Monday, June 30, 2003

TAP: Morning After. by Seth Green


Have conservatives forgotten September 11?

It's an article of faith among neoconservatives that world opinion doesn't matter. But yesterday on NBC's Meet the Press, GOP strategist Mary Matalin took this idea one step further. Defending the Bush administration's foreign policy, she specifically celebrated worldwide hatred of the United States as a sign of how strong George W. Bush's leadership has been. "[Bush] has been a leader," she argued, "and he has been a leader erring on the side of security for America, not on the side of being loved around the world." Apparently Matalin thinks it's a credit to Bush that he has no regard for world opinion. What's more, she wants Americans to believe that worldwide anger toward the United States is a barometer of just how principled Bush's foreign policy has been.

Yet the real story is exactly the opposite. Growing worldwide resentment of the United States has been prompted by Bush's practices, not his principles. Europeans, of course, overwhelmingly share American values of security, freedom and democracy. And a survey by the Pew Research Center released in December 2002 indicated that majorities in France and Germany supported the removal of Saddam Hussein. While these countries may have been less willing than the United States to use their own forces to bring about regime change in Iraq, they likely would have allowed America to apply its military might with little resistance. But after Secretary of Defense Donald Rumsfeld chastised Germany for keeping company with Libya and Cuba in opposing the Iraq War -- and others in the administration implied that Europe was doing Hussein's bidding -- anti-war demonstrations in Europe attracted unprecedented crowds.

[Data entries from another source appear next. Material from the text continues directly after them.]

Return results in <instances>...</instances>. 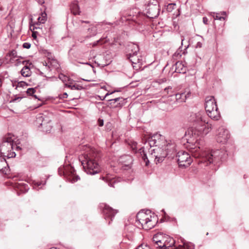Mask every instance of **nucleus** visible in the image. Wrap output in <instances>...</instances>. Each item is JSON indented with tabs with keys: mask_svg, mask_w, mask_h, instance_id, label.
<instances>
[{
	"mask_svg": "<svg viewBox=\"0 0 249 249\" xmlns=\"http://www.w3.org/2000/svg\"><path fill=\"white\" fill-rule=\"evenodd\" d=\"M189 121L196 124V128L188 131V135H193L187 139L186 147L195 158H199L198 163H204L206 165L213 163L218 164L225 160L228 156L226 151L223 149L202 151L204 142L199 136L203 137L208 134L213 129V124L208 120L206 113L203 111L192 113L189 118Z\"/></svg>",
	"mask_w": 249,
	"mask_h": 249,
	"instance_id": "nucleus-1",
	"label": "nucleus"
},
{
	"mask_svg": "<svg viewBox=\"0 0 249 249\" xmlns=\"http://www.w3.org/2000/svg\"><path fill=\"white\" fill-rule=\"evenodd\" d=\"M175 148L176 144L174 142L166 141L163 136L157 133L149 137L144 142V145L139 151L146 166L149 165V161L144 151L145 149H148L151 157L155 158L156 164L162 162L166 157L173 159L176 156L179 167L189 166L192 162L190 154L185 151H180L176 155Z\"/></svg>",
	"mask_w": 249,
	"mask_h": 249,
	"instance_id": "nucleus-2",
	"label": "nucleus"
},
{
	"mask_svg": "<svg viewBox=\"0 0 249 249\" xmlns=\"http://www.w3.org/2000/svg\"><path fill=\"white\" fill-rule=\"evenodd\" d=\"M79 159L88 174L93 175L100 171V167L97 162L98 154L93 149L88 148Z\"/></svg>",
	"mask_w": 249,
	"mask_h": 249,
	"instance_id": "nucleus-3",
	"label": "nucleus"
},
{
	"mask_svg": "<svg viewBox=\"0 0 249 249\" xmlns=\"http://www.w3.org/2000/svg\"><path fill=\"white\" fill-rule=\"evenodd\" d=\"M136 217L142 228L146 230L153 228L158 222L157 215L149 210L140 211Z\"/></svg>",
	"mask_w": 249,
	"mask_h": 249,
	"instance_id": "nucleus-4",
	"label": "nucleus"
},
{
	"mask_svg": "<svg viewBox=\"0 0 249 249\" xmlns=\"http://www.w3.org/2000/svg\"><path fill=\"white\" fill-rule=\"evenodd\" d=\"M14 136L10 133L3 138L0 145V149L1 153L3 156L7 153V157L9 158L16 156L15 152L14 151Z\"/></svg>",
	"mask_w": 249,
	"mask_h": 249,
	"instance_id": "nucleus-5",
	"label": "nucleus"
},
{
	"mask_svg": "<svg viewBox=\"0 0 249 249\" xmlns=\"http://www.w3.org/2000/svg\"><path fill=\"white\" fill-rule=\"evenodd\" d=\"M205 108L208 116L212 119L218 120L220 116L213 96H207L205 98Z\"/></svg>",
	"mask_w": 249,
	"mask_h": 249,
	"instance_id": "nucleus-6",
	"label": "nucleus"
},
{
	"mask_svg": "<svg viewBox=\"0 0 249 249\" xmlns=\"http://www.w3.org/2000/svg\"><path fill=\"white\" fill-rule=\"evenodd\" d=\"M145 12L149 18H155L160 13V6L157 0H145Z\"/></svg>",
	"mask_w": 249,
	"mask_h": 249,
	"instance_id": "nucleus-7",
	"label": "nucleus"
},
{
	"mask_svg": "<svg viewBox=\"0 0 249 249\" xmlns=\"http://www.w3.org/2000/svg\"><path fill=\"white\" fill-rule=\"evenodd\" d=\"M58 172L60 176H64L71 183H74L80 179V177L76 175L74 169L70 165L60 167Z\"/></svg>",
	"mask_w": 249,
	"mask_h": 249,
	"instance_id": "nucleus-8",
	"label": "nucleus"
},
{
	"mask_svg": "<svg viewBox=\"0 0 249 249\" xmlns=\"http://www.w3.org/2000/svg\"><path fill=\"white\" fill-rule=\"evenodd\" d=\"M229 138L230 135L227 129L223 127L218 128L216 134V141L218 142L224 144L227 142Z\"/></svg>",
	"mask_w": 249,
	"mask_h": 249,
	"instance_id": "nucleus-9",
	"label": "nucleus"
},
{
	"mask_svg": "<svg viewBox=\"0 0 249 249\" xmlns=\"http://www.w3.org/2000/svg\"><path fill=\"white\" fill-rule=\"evenodd\" d=\"M127 58L131 62L134 69L136 70L141 68L142 65V58L137 56V54H132L131 53L127 54Z\"/></svg>",
	"mask_w": 249,
	"mask_h": 249,
	"instance_id": "nucleus-10",
	"label": "nucleus"
},
{
	"mask_svg": "<svg viewBox=\"0 0 249 249\" xmlns=\"http://www.w3.org/2000/svg\"><path fill=\"white\" fill-rule=\"evenodd\" d=\"M172 70L177 73H185L186 71L187 68L184 65L182 62L178 61L175 64L172 66Z\"/></svg>",
	"mask_w": 249,
	"mask_h": 249,
	"instance_id": "nucleus-11",
	"label": "nucleus"
},
{
	"mask_svg": "<svg viewBox=\"0 0 249 249\" xmlns=\"http://www.w3.org/2000/svg\"><path fill=\"white\" fill-rule=\"evenodd\" d=\"M119 161L124 166L130 168L132 163L133 159L131 156L127 155L121 156L119 159Z\"/></svg>",
	"mask_w": 249,
	"mask_h": 249,
	"instance_id": "nucleus-12",
	"label": "nucleus"
},
{
	"mask_svg": "<svg viewBox=\"0 0 249 249\" xmlns=\"http://www.w3.org/2000/svg\"><path fill=\"white\" fill-rule=\"evenodd\" d=\"M109 106L110 107H119L123 106L124 99L122 97H118L109 99Z\"/></svg>",
	"mask_w": 249,
	"mask_h": 249,
	"instance_id": "nucleus-13",
	"label": "nucleus"
},
{
	"mask_svg": "<svg viewBox=\"0 0 249 249\" xmlns=\"http://www.w3.org/2000/svg\"><path fill=\"white\" fill-rule=\"evenodd\" d=\"M40 121H41L42 123L40 124V125L42 127L43 131L46 132L50 131L52 127L50 124L51 121L49 120L47 121V120H45L43 119L42 116H40L37 118V122H39Z\"/></svg>",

American forces are traversing Iraq in search of elusive weapons of mass destruction while doing nothing to meet our most basic security needs at home. Emergency responders such as police officers and firefighters are woefully unprepared for a major terrorist attack, much as they were on Sept. 10, 2001. Hatred of the United States today is greater than it was then -- and despite Matalin's insistence to the contrary, that's not a good thing. For the last 21 months, GOP loyalists such as Matalin have sought to silence any reasonable criticism of the Bush administration's war on terrorism by asking, "Have you forgotten September 11?" Perhaps Americans need to start asking Bush the same question.